The early incarnations of Delphi—immediately adopted as a tool for building database-oriented applications—could access a database only by means of the Borland Database Engine (BDE). Starting with Delphi 3, the portion of VCL related to database access was restructured to open it up to multiple database access solutions, which currently include ADO, native InterBase components, the dbExpress library, and the BDE. Many third-party vendors are now able to offer alternative database access mechanisms to a variety of data formats (some not accessible through Borland components) and still provide a solution integrated with Delphi's VCL.
In Kylix, the overall picture is slightly different. Borland decided not to port the old BDE technology to Linux and focused instead on the new thin database access layer, dbExpress.
As a further solution, for simple applications you can use Delphi's ClientDataSet component, which has the ability to save tables to local files—something Borland touts with the name MyBase. Notice that the typical simple Delphi application based on Paradox tables does not port to Kylix, due to the lack of the BDE.

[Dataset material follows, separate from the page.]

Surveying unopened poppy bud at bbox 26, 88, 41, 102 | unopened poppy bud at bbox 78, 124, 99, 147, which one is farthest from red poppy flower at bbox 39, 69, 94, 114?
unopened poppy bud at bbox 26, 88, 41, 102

One of the most relevant new features of Delphi in the recent years has been the introduction of the dbExpress database library (DBX), available both for the Linux and the Windows platforms. I say library and not database engine because, unlike other solutions, dbExpress uses a lightweight approach and requires basically no configuration on end-user machines.
Being light and portable are the two key characteristics of dbExpress; Borland introduced it for those reasons, along with the development of the Kylix project. Compared to other powerhouses, dbExpress is very limited in its capabilities. It can access only SQL servers (no local files); it has no caching capabilities and provides only unidirectional access to the data; and it can natively work only with SQL queries and is unable to generate the corresponding SQL update statements.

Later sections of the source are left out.